--- start of RECORDED DATA ---
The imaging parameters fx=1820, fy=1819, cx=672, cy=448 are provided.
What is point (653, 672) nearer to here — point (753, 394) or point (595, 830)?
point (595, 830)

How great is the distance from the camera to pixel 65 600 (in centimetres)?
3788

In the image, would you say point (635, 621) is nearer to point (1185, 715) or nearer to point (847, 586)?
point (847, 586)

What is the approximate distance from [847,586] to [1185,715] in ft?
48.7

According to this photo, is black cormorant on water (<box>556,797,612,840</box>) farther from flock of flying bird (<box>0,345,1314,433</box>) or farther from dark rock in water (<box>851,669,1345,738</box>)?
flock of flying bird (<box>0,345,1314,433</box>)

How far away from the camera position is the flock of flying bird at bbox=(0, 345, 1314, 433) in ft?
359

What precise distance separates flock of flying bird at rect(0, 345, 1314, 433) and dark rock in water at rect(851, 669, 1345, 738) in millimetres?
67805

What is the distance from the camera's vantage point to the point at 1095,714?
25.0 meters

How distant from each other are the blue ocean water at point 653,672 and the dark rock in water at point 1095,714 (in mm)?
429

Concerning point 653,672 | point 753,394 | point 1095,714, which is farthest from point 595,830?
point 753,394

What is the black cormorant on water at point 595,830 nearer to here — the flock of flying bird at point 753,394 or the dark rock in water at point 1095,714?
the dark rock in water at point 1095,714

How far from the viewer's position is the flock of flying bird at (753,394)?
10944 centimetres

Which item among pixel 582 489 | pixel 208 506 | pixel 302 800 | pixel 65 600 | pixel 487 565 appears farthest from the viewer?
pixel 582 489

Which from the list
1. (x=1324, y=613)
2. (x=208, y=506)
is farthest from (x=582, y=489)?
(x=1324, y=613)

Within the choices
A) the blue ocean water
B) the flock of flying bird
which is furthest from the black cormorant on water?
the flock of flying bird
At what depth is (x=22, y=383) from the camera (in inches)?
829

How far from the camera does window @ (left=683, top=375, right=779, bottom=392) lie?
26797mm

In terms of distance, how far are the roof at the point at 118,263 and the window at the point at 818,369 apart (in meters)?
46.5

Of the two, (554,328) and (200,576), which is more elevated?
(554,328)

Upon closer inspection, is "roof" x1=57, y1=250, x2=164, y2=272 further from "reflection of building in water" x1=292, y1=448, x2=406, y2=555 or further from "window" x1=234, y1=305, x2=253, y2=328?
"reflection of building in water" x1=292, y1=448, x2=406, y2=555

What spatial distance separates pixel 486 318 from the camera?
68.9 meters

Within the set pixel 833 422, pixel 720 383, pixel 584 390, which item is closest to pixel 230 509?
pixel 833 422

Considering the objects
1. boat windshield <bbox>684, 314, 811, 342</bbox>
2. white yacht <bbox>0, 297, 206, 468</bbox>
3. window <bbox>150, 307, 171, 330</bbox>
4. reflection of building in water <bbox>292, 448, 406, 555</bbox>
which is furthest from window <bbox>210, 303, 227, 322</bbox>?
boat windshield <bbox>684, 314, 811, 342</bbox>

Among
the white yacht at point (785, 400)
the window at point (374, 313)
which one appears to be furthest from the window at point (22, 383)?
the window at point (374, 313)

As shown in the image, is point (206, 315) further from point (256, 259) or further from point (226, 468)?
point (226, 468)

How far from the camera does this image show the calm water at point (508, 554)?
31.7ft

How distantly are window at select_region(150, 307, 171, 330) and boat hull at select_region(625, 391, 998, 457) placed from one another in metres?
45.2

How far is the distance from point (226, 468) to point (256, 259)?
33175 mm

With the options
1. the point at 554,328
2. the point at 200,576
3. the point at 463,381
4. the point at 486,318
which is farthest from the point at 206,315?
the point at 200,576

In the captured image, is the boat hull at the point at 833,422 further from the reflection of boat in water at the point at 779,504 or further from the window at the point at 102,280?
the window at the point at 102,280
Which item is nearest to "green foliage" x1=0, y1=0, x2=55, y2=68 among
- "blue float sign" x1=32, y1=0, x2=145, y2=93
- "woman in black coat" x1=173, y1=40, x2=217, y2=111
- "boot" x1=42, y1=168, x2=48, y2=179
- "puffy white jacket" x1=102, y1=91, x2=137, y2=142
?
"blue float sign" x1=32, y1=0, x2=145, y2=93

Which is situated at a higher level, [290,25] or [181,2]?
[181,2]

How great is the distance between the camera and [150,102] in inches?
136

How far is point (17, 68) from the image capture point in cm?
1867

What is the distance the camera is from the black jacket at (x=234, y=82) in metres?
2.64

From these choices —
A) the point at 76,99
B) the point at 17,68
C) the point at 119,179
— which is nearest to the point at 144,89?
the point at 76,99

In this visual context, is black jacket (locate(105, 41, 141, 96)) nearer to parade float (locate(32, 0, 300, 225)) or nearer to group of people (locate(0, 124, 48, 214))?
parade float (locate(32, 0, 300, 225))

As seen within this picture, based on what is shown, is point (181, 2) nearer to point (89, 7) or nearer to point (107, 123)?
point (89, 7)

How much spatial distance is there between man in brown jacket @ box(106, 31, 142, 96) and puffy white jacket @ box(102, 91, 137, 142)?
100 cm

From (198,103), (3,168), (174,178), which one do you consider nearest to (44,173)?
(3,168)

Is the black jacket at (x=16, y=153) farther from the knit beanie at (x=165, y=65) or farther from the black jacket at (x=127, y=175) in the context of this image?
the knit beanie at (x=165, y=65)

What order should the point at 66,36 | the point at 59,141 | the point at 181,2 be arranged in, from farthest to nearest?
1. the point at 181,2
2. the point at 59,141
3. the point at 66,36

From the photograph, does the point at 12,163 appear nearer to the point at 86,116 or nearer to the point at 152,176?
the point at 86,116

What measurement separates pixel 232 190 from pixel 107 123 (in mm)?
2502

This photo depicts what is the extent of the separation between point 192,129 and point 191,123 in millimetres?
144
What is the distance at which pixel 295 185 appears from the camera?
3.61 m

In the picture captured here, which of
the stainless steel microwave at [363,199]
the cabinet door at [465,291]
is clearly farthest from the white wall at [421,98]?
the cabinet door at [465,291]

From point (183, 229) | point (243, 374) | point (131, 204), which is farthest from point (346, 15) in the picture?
--- end of RECORDED DATA ---
### OBJECTIVE
Reproduce every row above word for word, from the first to the last.

### REPLY TO THE TASK
The imaging parameters fx=1820, fy=1819, cx=672, cy=448 are provided.
What is point (653, 672) nearer to here — point (753, 394) or point (595, 830)?
point (595, 830)

How great is the distance from the camera to pixel 65 600 (in centimetres)?
3788

In the image, would you say point (635, 621) is nearer to point (1185, 715) or nearer to point (847, 586)?
point (847, 586)

What is the approximate distance from [847,586] to [1185,715] in ft?
48.7

According to this photo, is black cormorant on water (<box>556,797,612,840</box>) farther from flock of flying bird (<box>0,345,1314,433</box>) or farther from dark rock in water (<box>851,669,1345,738</box>)?
flock of flying bird (<box>0,345,1314,433</box>)

How far away from the camera position is the flock of flying bird at bbox=(0, 345, 1314, 433) in ft?
359

What precise distance separates flock of flying bird at rect(0, 345, 1314, 433) and dark rock in water at rect(851, 669, 1345, 738) in millimetres?
67805

What is the distance from the camera's vantage point to the point at 1095,714?
25.0 meters

How distant from each other are the blue ocean water at point 653,672 and the dark rock in water at point 1095,714 (in mm)?
429

Concerning point 653,672 | point 753,394 | point 1095,714, which is farthest from point 595,830?
point 753,394

What is the black cormorant on water at point 595,830 nearer to here — the flock of flying bird at point 753,394 or the dark rock in water at point 1095,714?
the dark rock in water at point 1095,714

How far from the viewer's position is the flock of flying bird at (753,394)?
10944 centimetres

Which item among pixel 582 489 | pixel 208 506 | pixel 302 800 | pixel 65 600 | pixel 487 565 appears farthest from the viewer?
pixel 582 489

Which from the list
1. (x=1324, y=613)
2. (x=208, y=506)
is farthest from (x=582, y=489)?
(x=1324, y=613)

Within the choices
A) the blue ocean water
B) the flock of flying bird
which is furthest from the black cormorant on water?
the flock of flying bird
At what depth is (x=22, y=383) from the camera (in inches)?
829

How far from the camera does window @ (left=683, top=375, right=779, bottom=392) lie?
26797mm

In terms of distance, how far are the roof at the point at 118,263 and the window at the point at 818,369 apart (in meters)?
46.5

Of the two, (554,328) and (200,576), which is more elevated?
(554,328)

Upon closer inspection, is "roof" x1=57, y1=250, x2=164, y2=272 further from "reflection of building in water" x1=292, y1=448, x2=406, y2=555 or further from "window" x1=234, y1=305, x2=253, y2=328?
"reflection of building in water" x1=292, y1=448, x2=406, y2=555

What spatial distance separates pixel 486 318 from the camera?
68.9 meters

Within the set pixel 833 422, pixel 720 383, pixel 584 390, which item is closest to pixel 230 509?
pixel 833 422

Considering the objects
1. boat windshield <bbox>684, 314, 811, 342</bbox>
2. white yacht <bbox>0, 297, 206, 468</bbox>
3. window <bbox>150, 307, 171, 330</bbox>
4. reflection of building in water <bbox>292, 448, 406, 555</bbox>
which is furthest from window <bbox>210, 303, 227, 322</bbox>?
boat windshield <bbox>684, 314, 811, 342</bbox>

Among
the white yacht at point (785, 400)
the window at point (374, 313)
which one appears to be furthest from the window at point (22, 383)?
the window at point (374, 313)

As shown in the image, is point (206, 315) further from point (256, 259) or further from point (226, 468)?
point (226, 468)

How far from the camera does this image show the calm water at point (508, 554)?
31.7ft

How distantly are window at select_region(150, 307, 171, 330) and boat hull at select_region(625, 391, 998, 457) placed from one another in metres?
45.2

How far is the distance from point (226, 468) to point (256, 259)?
33175 mm

With the options
1. the point at 554,328
2. the point at 200,576
3. the point at 463,381
4. the point at 486,318
which is farthest from the point at 206,315?
the point at 200,576

In the captured image, is the boat hull at the point at 833,422 further from the reflection of boat in water at the point at 779,504 or further from the window at the point at 102,280?
the window at the point at 102,280
Which item is nearest to "green foliage" x1=0, y1=0, x2=55, y2=68 among
- "blue float sign" x1=32, y1=0, x2=145, y2=93
- "woman in black coat" x1=173, y1=40, x2=217, y2=111
- "boot" x1=42, y1=168, x2=48, y2=179
- "puffy white jacket" x1=102, y1=91, x2=137, y2=142
?
"blue float sign" x1=32, y1=0, x2=145, y2=93

Which is situated at a higher level, [290,25] or [181,2]?
[181,2]

How great is the distance between the camera and [150,102] in inches?
136

How far is point (17, 68) from the image capture point in cm?
1867

What is the distance the camera is from the black jacket at (x=234, y=82) in metres?
2.64

From these choices —
A) the point at 76,99
B) the point at 17,68
C) the point at 119,179
— which is nearest to the point at 144,89?
the point at 76,99

In this visual context, is black jacket (locate(105, 41, 141, 96)) nearer to parade float (locate(32, 0, 300, 225)) or nearer to group of people (locate(0, 124, 48, 214))?
parade float (locate(32, 0, 300, 225))

As seen within this picture, based on what is shown, is point (181, 2) nearer to point (89, 7) or nearer to point (107, 123)?
point (89, 7)

How much spatial distance is there between man in brown jacket @ box(106, 31, 142, 96) and puffy white jacket @ box(102, 91, 137, 142)?
100 cm

From (198,103), (3,168), (174,178), which one do you consider nearest to (44,173)?
(3,168)

Is the black jacket at (x=16, y=153) farther from the knit beanie at (x=165, y=65) or farther from the black jacket at (x=127, y=175) in the context of this image?
the knit beanie at (x=165, y=65)

What order should the point at 66,36 | the point at 59,141 | the point at 181,2 be arranged in, from farthest to nearest?
1. the point at 181,2
2. the point at 59,141
3. the point at 66,36

From the photograph, does the point at 12,163 appear nearer to the point at 86,116 or nearer to the point at 152,176?
the point at 86,116

What measurement separates pixel 232 190 from pixel 107 123 (in mm)?
2502

This photo depicts what is the extent of the separation between point 192,129 and point 191,123 in millimetres?
144
What is the distance at which pixel 295 185 appears from the camera?
3.61 m

In the picture captured here, which of
the stainless steel microwave at [363,199]
the cabinet door at [465,291]
is clearly farthest from the white wall at [421,98]?
the cabinet door at [465,291]

From point (183, 229) | point (243, 374) | point (131, 204), which is farthest from point (346, 15) in the picture?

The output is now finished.